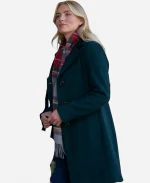 Mia Meijer Christmas on Windmill Way Long Coat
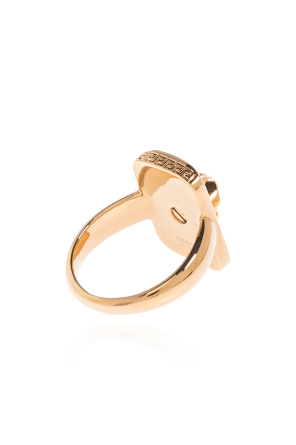Versace Siegelring mit Medusenkopf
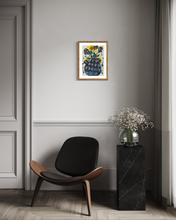 Load image into Gallery viewer, SUNSHINE IN MY MIND - 42 x 50 cm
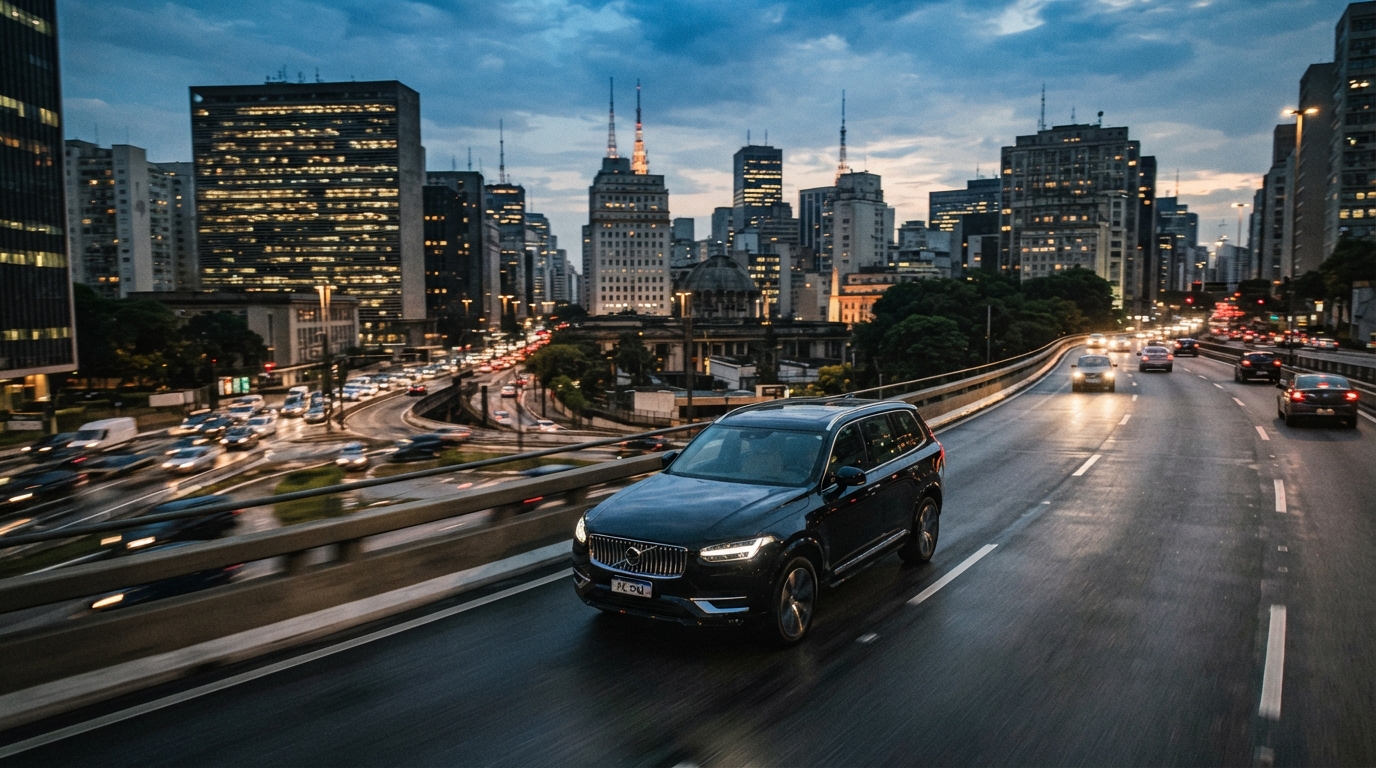 Novos Volvo XC60 e XC90 Entregam Mais de 110 km no Modo Elétrico: Vale a Pena?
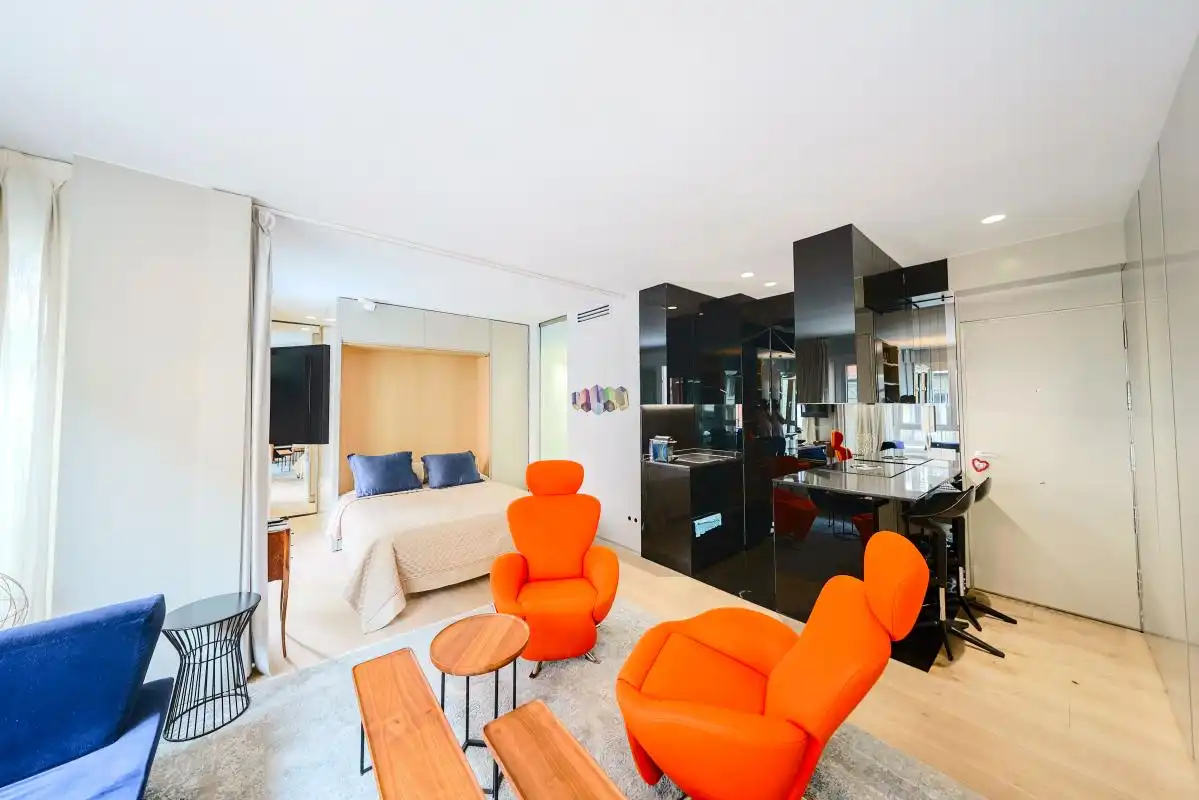 Loft en venta en Calle de la Academia, Jerónimos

### Requirement
Your copy should hold every record word for word and none of the pictures.

### Output below
 Mia Meijer Christmas on Windmill Way Long Coat
Versace Siegelring mit Medusenkopf
 Load image into Gallery viewer, SUNSHINE IN MY MIND - 42 x 50 cm
 Novos Volvo XC60 e XC90 Entregam Mais de 110 km no Modo Elétrico: Vale a Pena?
 Loft en venta en Calle de la Academia, Jerónimos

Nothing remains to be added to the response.